NGD Systems heralds in-situ processing for NVMe SSDs

NGD Systems has announced general availability of the first product in the Newport platform of high capacity NVMe SSDs.

The Irvine, Calif. startup makes big claims for the product family which provides computational storage via in-situ processing to alleviate host CPU-memory-storage bottlenecks. Performance scales as more drives are added.

Nader Salessi, CEO of NGD Systems, said the company offers the “industry’s highest capacity NVMe, smallest footprint, and the most power-efficient NVMe SSDs on the market.

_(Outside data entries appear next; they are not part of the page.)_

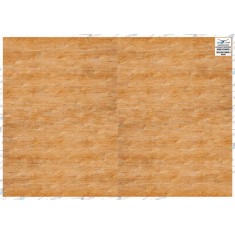 1/32 Dark Plywood 2 (A4, clear decal paper)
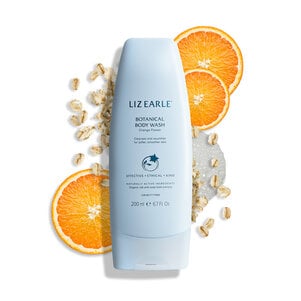 Orange Flower Botanical Body Wash 200ml Orange Flower Botanical Body Wash 200ml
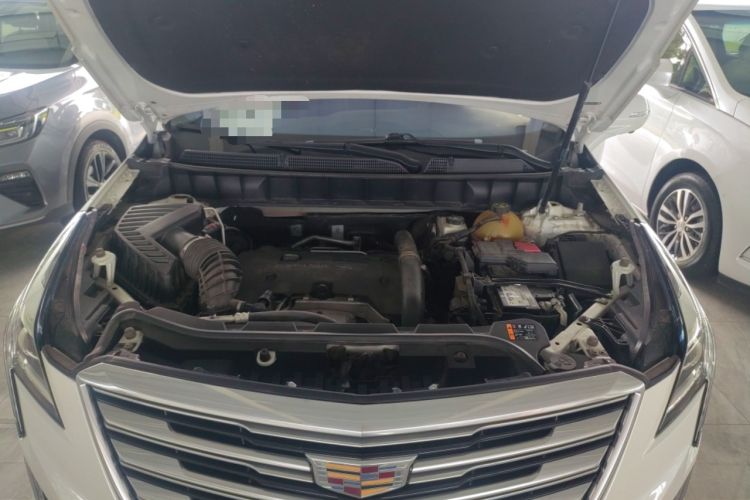 Used Cadillac XT5 2018 25T Tech Model
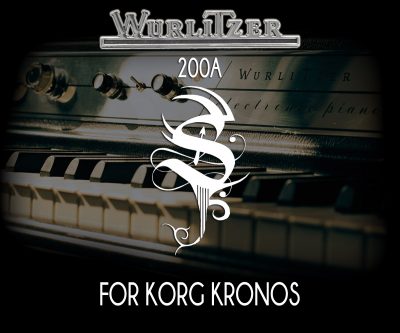 Wurlitzer200A KRONOS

This makes it possible to perform in-situ processing within the storage device itself without having to trade power, space or cost to do so.”

Don Jeanette, storage research VP at TrendFocus, provided a canned quote: “By eliminating the need to move data before processing, the Newport Platform drastically reduces latency and system level power consumption.”

Let’s run through the spec for the first Newport product, a a 14nm ASIC-based 16TB U.2 NVMe SSD, which makes its debut today. NGD says this is the world’s densest and lowest-powered drive, needing 8w at peak load.

Newport has up to 16 flash channels and supports NVMe v1.3 and PCIe Gen 3.0 x4.

NGD Newport U.2 SSD.

According to NGD, a Hadoop Terasort with 4 Newport drives per node is faster than unassisted Hadoop nodes and needs 8-core hosts, as opposed to 16-core varieties..  A Microsoft image query processing time is up to 4x faster with Newport drives compared to host-only processing.

Microsoft image query processing times with and without NGD SSDs.

Newport breeding programme

Newport products have a quad-core, 64-bit ARM processor running Ubuntu and supporting Docker. 

There is an up to 8TB capacity M.2 “gumstick” card version, an up to 32TB EDSFF (ruler format) variant and the U.2 (2.5-inch) form factor runs up to 32TB of 3D TLC (3bits/cell) NAND. A larger-capacity AIC (add-in Card)  part will store up to 64TB. These additional Newport products will be released later this year and a a 32TB U.2 drive is expected in July 2019.

NGD is targeting Newport devices at hyperscalers and intelligent internet edge application. Computation at the edge limits the data sent to a central location, according to the company, and enables faster processing with a smaller edge device CPU. This saves electricity.  

NGD processor path diagram from an SNIA presentation.

Other drive-level computation work could involve video transcoding, network monitoring stream pre-processing, RAID parity calculations and compression.

Newport can be deployed just as a dense, low-power drive with in-situ processing turned off or as a computational storage drive offloading the host CPU.